Developing Inhouse ML tool: Internal Presentation at Kakao, Big Tech in korea

I have worked on various ML Vision-related projects while working at companies such as Mealligram and Jeongyookgak. In particular, Mealligram, as a healthcare app, offered many opportunities to leverage ML for different features. Examples include A/B testing and onboarding user analysis. During an internal pivot at Mealligram, we explored multiple ideas, and one of them was adding a new feature related to exercise. We decided to implement this feature using a YOLO-based detection model for Vision ML in the app.

Later, I moved to Kakao Healthcare, where I focused on various healthcare-related tasks. At that time, OpenAI’s Text Embedding was gaining popularity, and I came across a technique that used it to recommend various articles. Inspired by this, I decided to build a similar system using CNN and Text Embedding to recommend articles.

Building an Industry News Notification Bot

I wanted to create a notification bot that would recommend industry news. However, instead of relying on external tools, I built it myself. Within Kakao, we used an internal messenger tool called Agit, developed by Kakao Enterprise. I created a notification bot within my personal channel on Agit.
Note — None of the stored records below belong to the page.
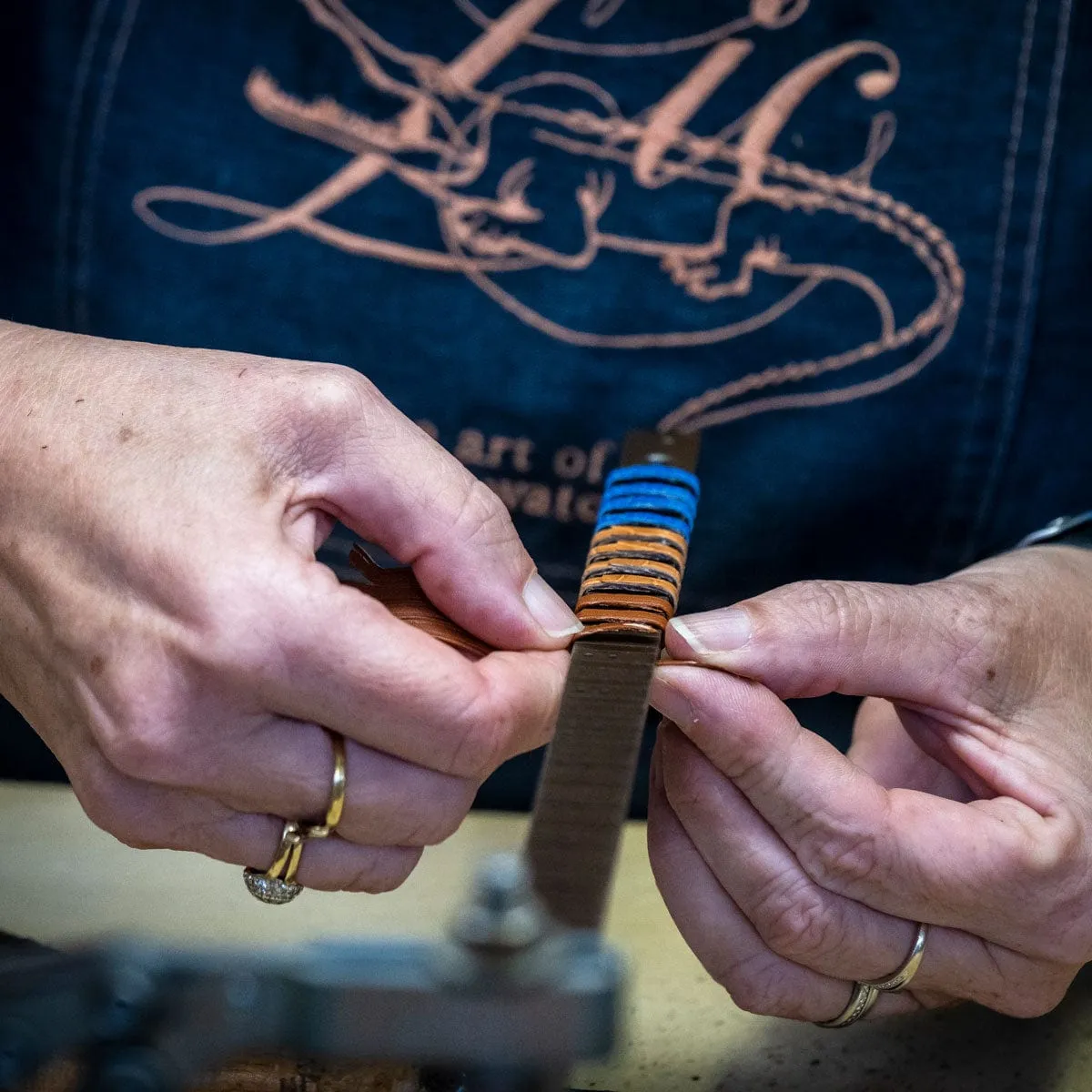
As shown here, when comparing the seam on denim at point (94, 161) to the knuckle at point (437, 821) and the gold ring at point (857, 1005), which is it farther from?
the gold ring at point (857, 1005)

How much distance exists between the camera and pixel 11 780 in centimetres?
84

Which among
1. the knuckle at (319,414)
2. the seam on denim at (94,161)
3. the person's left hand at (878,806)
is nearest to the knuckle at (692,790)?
the person's left hand at (878,806)

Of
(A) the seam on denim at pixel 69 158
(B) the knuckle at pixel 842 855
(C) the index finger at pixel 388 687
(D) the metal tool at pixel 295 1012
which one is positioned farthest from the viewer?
(A) the seam on denim at pixel 69 158

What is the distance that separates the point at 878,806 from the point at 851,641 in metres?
0.07

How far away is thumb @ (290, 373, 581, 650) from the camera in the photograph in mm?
488

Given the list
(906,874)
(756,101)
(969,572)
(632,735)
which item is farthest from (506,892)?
(756,101)

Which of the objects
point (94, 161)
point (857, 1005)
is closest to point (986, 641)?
point (857, 1005)

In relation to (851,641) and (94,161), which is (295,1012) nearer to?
(851,641)

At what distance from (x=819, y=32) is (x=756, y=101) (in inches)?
2.1

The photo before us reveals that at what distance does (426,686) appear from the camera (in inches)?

The main reason I built it myself was cost efficiency. While OpenAI’s API fees were relatively cheap, frequent usage could quickly add up. Given the level of performance I needed, it was more practical to develop an in-house solution rather than relying on expensive external APIs.

The Role of Web Crawling

The core component of my ML application was web crawling. The goal was to regularly scrape new articles and determine whether they were relevant industry news. Additionally, translation was necessary for certain articles. To achieve this, I had to set up scheduled crawlers to gather news from selected websites. The system then needed to decide whether an article was relevant.

To improve accuracy, I built a dataset by crawling existing news articles and labeling the data. This labeled data was then used to train a model, which was later applied to the system.

EOD

Although the model was relatively simple, it gained significant interest from colleagues. Eventually, I had the opportunity to give a presentation on this work at Kakao, one of Korea’s leading big tech companies. It was a fun and valuable experience.